··· Page excerpt ···

Striking Gold At Silver Apricot… NYC Restaurant Review…

Silver Apricot, which debuted in the midst of the pandemic, is a New-American-Chinese restaurant and a force to be reckoned with.

Not only is this new addition to the New York City dining scene beyond fabulous, but it showcases amazing female talent both in the kitchen and in front of the house.

During my Los Angeles Covid isolation I kept up with NYC dining news.

Silver Apricot was the only restaurant that peaked my interest.

I told my daughter she had to try it…she did and savored every morsel.

She has a tradition of treating us to a wedding anniversary dinner and this year she selected Silver Apricot.

Saturday night was the night to celebrate.

We were seated outside on a balmy summer evening by Silver Apricot managing partner and sommelier, Emmeline Zhao, who had us at hello.

Our server added to the festivities…I love that she grew up in Skaneateles a bucolic upstate New York town where I was coincidentally conceived.

We were welcomed with an exquisite glass of bubbly that our daughter had requested.

The menu features enticing, small, shareable plates.

We kicked the meal off with Scallion Puffs ($11).

··· Source material ···

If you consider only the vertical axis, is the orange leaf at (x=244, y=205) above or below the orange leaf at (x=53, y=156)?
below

···

> **Problems and tasks**:
1. Using the Silver Apricot review, decide whether each of these statements agrees with it. Answer yes or no for each, and quote the deciding words. (a) Silver Apricot opened during the pandemic. (b) The anniversary party was seated indoors. (c) The meal began with Scallion Puffs.
2. Reproduce word for word the stretch of the Silver Apricot review from "Not only is" through "NYC dining news.".
The material placed after the Silver Apricot review stands apart from the review itself.

> **Written answers**:
1.
(a) Yes: "which debuted in the midst of the pandemic"
(b) No: "We were seated outside on a balmy summer evening"
(c) Yes: "We kicked the meal off with Scallion Puffs ($11)."

2.
Not only is this new addition to the New York City dining scene beyond fabulous, but it showcases amazing female talent both in the kitchen and in front of the house.

During my Los Angeles Covid isolation I kept up with NYC dining news.